We’re now formalising that relationship which means that Peter Clark will be the strategic lead for both hubs. The benefits are that we’ll share strategic thinking, save reinventing wheels, and make better use of time and money.
On the ground and out in the field we’ll be wanting to hear from you: whether you’re a school teacher or head of music wanting the children and young people you work with to benefit more from music; or can provide music making/learning opportunities for schools and young people.
We will be asking you (and then sharing what we find with you):
- Schools – what’s already happening in your school? What are the gaps? How can music help address some of your wider school priorities?

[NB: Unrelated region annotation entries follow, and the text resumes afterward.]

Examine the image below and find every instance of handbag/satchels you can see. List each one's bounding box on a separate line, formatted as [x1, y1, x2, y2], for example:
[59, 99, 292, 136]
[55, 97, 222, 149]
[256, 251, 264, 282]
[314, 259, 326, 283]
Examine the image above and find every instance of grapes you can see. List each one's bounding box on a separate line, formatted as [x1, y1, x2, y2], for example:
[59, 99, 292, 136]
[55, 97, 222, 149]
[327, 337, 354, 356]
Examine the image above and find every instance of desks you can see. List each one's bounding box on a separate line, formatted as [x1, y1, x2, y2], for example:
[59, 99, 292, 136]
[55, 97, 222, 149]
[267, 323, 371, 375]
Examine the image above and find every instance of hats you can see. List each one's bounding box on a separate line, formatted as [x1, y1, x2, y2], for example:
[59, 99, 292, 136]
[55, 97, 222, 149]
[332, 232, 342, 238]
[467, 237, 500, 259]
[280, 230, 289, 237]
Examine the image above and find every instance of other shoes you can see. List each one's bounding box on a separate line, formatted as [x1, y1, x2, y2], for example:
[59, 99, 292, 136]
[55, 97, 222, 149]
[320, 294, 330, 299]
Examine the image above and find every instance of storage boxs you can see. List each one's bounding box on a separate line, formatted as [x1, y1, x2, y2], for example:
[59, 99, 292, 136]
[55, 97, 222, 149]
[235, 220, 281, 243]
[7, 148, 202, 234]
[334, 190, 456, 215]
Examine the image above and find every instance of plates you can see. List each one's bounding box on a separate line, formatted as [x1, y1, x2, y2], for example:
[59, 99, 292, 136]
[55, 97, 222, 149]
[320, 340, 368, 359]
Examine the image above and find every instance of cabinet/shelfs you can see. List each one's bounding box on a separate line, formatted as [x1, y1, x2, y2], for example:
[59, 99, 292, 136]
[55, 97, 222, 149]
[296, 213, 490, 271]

- Music education providers – what music making/learning opportunities do you provide for young people or schools? What would help you do it better or to reach more children and young people?
If we’re going to achieve our hopes and dreams for music education in Gloucestershire we need to start by sharing our knowledge of what’s happening and what’s needed.
So we will be in touch very soon and do hope you’ll want to join us in this critical work for children and young people in Gloucestershire.